■ **EXERCISE OBJECTIVE**
Copy the lines from the line with "How far from the camera does" through the line with "1869 millimetres", switching "nearer" to "closer" and leaving everything else unchanged.

(Spatial relation data)

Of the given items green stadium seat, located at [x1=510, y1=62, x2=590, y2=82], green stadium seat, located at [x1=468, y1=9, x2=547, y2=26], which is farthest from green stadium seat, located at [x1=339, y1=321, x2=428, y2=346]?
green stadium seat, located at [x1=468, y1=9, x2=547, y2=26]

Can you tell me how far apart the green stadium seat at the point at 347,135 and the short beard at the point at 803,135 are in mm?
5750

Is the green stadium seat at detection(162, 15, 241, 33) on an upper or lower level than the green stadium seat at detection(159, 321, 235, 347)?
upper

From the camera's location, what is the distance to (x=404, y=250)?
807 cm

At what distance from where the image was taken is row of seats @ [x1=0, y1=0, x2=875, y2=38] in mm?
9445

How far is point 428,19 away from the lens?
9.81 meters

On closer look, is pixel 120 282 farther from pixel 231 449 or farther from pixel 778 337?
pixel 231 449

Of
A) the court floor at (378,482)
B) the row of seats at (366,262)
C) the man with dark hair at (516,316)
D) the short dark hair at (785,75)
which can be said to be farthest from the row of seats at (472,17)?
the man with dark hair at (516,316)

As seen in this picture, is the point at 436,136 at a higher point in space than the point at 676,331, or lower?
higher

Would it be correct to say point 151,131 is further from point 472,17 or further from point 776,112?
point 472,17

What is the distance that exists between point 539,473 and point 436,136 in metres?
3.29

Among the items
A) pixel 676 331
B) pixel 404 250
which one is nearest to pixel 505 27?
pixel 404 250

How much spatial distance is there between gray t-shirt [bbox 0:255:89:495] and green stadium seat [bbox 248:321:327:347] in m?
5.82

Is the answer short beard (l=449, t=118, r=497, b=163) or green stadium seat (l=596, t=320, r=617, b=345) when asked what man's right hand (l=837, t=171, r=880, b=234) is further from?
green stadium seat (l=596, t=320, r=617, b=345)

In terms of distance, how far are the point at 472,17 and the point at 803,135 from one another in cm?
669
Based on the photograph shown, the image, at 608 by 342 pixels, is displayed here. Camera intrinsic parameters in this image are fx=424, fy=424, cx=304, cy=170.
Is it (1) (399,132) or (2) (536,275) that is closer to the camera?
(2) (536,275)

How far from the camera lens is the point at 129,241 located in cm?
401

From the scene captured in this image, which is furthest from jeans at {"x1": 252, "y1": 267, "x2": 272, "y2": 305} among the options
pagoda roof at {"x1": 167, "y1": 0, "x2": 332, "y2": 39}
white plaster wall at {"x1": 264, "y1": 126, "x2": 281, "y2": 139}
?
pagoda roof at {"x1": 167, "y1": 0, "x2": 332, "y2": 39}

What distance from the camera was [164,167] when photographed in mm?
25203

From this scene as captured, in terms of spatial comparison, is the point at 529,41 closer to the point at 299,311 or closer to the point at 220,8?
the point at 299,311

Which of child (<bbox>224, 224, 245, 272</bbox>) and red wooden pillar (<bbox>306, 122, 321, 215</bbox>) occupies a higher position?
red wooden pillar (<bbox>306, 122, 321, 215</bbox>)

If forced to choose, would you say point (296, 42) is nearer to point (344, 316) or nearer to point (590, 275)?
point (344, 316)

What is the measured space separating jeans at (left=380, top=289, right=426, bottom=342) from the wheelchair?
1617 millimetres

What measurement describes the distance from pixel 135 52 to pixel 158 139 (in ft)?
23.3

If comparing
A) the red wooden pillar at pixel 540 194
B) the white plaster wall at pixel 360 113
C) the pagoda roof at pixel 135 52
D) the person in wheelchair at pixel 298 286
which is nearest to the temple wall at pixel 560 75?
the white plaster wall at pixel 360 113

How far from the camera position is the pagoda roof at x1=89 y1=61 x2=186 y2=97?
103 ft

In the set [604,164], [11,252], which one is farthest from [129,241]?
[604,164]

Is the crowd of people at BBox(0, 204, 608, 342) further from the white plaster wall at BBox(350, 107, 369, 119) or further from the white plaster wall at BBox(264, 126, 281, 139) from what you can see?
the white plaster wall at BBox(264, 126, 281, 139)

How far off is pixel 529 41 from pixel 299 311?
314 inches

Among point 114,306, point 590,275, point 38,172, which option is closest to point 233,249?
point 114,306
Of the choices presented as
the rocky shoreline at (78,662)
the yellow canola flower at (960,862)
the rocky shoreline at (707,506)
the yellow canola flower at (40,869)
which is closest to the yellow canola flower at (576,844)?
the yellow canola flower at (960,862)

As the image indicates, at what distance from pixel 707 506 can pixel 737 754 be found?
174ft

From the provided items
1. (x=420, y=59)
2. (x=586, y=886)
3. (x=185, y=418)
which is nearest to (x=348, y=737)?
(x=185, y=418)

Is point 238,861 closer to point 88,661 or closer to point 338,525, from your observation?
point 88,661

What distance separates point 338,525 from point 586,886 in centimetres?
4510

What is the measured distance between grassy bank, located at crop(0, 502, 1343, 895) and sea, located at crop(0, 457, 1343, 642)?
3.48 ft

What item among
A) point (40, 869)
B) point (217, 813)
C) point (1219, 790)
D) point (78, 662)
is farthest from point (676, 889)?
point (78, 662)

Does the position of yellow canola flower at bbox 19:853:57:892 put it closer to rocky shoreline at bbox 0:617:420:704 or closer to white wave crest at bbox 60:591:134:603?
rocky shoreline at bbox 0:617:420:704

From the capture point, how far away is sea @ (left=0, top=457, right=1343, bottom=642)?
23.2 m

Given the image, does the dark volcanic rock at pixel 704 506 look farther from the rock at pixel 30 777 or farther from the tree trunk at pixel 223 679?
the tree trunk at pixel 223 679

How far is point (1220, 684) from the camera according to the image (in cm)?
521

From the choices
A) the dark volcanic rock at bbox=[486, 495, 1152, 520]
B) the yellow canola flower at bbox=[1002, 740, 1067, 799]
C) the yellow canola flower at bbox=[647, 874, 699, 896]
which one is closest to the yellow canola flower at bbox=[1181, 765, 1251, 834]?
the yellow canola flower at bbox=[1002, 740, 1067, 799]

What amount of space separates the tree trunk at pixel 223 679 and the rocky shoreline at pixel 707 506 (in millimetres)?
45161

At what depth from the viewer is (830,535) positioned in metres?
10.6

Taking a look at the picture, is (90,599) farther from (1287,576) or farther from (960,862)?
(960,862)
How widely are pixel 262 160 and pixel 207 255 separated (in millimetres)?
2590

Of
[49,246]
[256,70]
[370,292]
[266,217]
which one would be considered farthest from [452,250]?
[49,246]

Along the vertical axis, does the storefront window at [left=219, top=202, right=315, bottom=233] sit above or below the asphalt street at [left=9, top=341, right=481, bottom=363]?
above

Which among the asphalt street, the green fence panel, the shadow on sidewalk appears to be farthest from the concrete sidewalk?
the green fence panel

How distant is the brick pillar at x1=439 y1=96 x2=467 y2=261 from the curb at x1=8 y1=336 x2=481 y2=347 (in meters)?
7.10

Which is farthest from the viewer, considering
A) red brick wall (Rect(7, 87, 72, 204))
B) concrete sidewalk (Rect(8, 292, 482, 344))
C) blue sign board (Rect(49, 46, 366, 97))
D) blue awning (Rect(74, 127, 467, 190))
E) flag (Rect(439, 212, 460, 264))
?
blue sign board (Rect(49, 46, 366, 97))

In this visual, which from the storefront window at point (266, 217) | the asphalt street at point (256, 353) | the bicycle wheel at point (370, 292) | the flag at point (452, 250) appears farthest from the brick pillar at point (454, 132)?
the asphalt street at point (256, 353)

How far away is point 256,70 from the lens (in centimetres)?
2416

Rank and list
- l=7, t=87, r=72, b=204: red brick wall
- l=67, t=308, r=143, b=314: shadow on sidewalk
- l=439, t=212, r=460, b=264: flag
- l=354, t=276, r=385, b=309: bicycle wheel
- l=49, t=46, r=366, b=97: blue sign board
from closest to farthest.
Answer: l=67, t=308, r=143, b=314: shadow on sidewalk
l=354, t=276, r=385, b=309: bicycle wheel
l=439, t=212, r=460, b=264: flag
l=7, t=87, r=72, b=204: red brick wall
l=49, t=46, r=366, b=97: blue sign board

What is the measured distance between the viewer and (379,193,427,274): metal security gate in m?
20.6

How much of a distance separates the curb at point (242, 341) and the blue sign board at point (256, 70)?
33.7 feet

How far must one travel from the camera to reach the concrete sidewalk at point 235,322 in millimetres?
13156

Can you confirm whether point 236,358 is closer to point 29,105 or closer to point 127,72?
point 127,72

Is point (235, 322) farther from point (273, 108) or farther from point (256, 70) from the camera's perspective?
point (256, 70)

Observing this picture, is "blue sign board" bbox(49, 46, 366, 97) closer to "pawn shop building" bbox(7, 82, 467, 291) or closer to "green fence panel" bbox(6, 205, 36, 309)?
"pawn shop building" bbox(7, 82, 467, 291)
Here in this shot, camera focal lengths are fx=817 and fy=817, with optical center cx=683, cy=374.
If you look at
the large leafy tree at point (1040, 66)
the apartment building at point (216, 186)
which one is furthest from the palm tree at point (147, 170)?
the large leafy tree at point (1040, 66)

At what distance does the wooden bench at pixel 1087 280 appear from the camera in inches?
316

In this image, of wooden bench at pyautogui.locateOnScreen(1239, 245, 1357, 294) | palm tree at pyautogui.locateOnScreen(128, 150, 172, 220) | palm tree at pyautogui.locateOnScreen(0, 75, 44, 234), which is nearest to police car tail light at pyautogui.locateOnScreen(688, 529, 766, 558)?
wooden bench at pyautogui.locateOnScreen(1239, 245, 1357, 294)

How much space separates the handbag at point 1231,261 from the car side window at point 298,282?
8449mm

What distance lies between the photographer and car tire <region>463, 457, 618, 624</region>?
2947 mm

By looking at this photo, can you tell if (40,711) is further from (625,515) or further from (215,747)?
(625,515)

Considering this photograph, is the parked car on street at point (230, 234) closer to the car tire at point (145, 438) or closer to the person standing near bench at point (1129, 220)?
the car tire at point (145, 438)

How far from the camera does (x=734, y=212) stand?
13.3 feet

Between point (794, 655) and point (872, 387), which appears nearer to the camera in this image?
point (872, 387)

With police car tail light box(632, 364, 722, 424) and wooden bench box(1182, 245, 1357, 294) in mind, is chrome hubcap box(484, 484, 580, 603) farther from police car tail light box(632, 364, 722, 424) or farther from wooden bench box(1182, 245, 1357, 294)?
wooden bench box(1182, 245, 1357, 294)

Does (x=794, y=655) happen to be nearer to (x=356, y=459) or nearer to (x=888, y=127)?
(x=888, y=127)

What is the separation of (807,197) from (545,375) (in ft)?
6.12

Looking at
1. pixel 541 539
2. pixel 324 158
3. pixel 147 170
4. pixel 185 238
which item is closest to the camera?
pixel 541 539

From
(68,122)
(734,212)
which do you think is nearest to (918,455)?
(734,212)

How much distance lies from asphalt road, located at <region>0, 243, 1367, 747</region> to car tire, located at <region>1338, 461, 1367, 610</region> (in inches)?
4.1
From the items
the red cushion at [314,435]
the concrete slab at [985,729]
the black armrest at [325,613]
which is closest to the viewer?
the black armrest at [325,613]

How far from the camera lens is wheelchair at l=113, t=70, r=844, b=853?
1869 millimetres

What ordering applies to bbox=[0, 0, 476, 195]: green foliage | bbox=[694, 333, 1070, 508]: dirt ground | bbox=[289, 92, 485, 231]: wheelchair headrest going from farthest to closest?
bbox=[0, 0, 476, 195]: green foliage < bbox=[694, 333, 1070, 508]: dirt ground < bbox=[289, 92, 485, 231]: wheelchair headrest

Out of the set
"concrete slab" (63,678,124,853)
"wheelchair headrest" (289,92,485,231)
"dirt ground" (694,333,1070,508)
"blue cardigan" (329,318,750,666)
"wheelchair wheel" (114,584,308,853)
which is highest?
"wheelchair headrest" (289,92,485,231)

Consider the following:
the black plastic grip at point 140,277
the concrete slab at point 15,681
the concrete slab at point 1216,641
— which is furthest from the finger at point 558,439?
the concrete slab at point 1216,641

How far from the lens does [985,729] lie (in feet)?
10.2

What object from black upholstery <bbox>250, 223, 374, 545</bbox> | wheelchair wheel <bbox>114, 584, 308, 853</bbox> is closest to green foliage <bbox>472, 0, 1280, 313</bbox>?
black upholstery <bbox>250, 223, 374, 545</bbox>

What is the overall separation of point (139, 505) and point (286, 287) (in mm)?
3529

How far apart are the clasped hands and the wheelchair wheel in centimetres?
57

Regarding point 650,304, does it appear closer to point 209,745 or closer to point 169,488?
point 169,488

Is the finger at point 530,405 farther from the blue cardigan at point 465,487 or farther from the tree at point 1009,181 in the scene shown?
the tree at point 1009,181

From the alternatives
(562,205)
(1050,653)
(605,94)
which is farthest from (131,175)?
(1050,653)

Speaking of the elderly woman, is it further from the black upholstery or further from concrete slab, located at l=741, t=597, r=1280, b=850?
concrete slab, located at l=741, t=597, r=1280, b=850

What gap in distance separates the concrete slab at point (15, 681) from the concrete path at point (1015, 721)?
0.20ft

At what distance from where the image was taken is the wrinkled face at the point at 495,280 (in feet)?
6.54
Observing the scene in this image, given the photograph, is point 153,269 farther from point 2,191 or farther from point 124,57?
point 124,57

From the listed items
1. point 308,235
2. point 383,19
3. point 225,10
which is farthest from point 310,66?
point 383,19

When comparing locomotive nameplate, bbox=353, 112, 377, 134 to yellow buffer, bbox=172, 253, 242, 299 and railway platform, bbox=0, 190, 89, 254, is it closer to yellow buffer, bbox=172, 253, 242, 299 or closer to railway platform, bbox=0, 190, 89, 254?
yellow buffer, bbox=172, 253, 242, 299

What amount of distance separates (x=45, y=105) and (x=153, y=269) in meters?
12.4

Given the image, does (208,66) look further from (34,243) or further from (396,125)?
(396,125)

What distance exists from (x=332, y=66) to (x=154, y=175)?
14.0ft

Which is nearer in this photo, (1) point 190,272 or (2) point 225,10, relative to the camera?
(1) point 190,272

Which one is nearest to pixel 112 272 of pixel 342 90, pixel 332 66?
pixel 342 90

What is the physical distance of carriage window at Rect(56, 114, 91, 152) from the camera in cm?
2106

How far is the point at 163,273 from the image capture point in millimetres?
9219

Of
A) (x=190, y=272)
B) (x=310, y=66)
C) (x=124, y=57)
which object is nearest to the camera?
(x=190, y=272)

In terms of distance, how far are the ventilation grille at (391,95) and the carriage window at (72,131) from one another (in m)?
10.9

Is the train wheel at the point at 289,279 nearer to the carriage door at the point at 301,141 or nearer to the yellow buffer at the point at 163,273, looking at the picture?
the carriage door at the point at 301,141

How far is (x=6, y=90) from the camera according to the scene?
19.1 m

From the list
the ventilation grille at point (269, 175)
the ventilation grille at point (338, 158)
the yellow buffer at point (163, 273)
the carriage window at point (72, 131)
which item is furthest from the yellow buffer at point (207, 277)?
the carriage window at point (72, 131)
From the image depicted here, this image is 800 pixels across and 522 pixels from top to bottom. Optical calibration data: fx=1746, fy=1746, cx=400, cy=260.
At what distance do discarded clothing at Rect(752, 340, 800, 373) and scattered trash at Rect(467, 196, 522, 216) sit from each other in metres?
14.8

■ **RESULT**
How far from the camera does (x=734, y=212) stand?
13.3 feet

Between point (794, 655) and point (872, 387), which appears closer to the camera in this image?
point (872, 387)

With police car tail light box(632, 364, 722, 424) and wooden bench box(1182, 245, 1357, 294) in mind, is chrome hubcap box(484, 484, 580, 603) farther from police car tail light box(632, 364, 722, 424) or farther from wooden bench box(1182, 245, 1357, 294)?
wooden bench box(1182, 245, 1357, 294)

Does (x=794, y=655) happen to be closer to (x=356, y=459) or closer to (x=888, y=127)?
(x=888, y=127)

What is the separation of (807,197) from (545,375) (in ft)?
6.12

Looking at
1. pixel 541 539
2. pixel 324 158
3. pixel 147 170
4. pixel 185 238
which item is closest to the camera?
pixel 541 539

From
(68,122)
(734,212)
which do you think is nearest to (918,455)?
(734,212)

How much distance lies from asphalt road, located at <region>0, 243, 1367, 747</region> to car tire, located at <region>1338, 461, 1367, 610</region> (in inches)?
4.1
From the items
the red cushion at [314,435]
the concrete slab at [985,729]
the black armrest at [325,613]
which is closest to the viewer?
the black armrest at [325,613]

How far from the camera lens is wheelchair at l=113, t=70, r=844, b=853?
1869 millimetres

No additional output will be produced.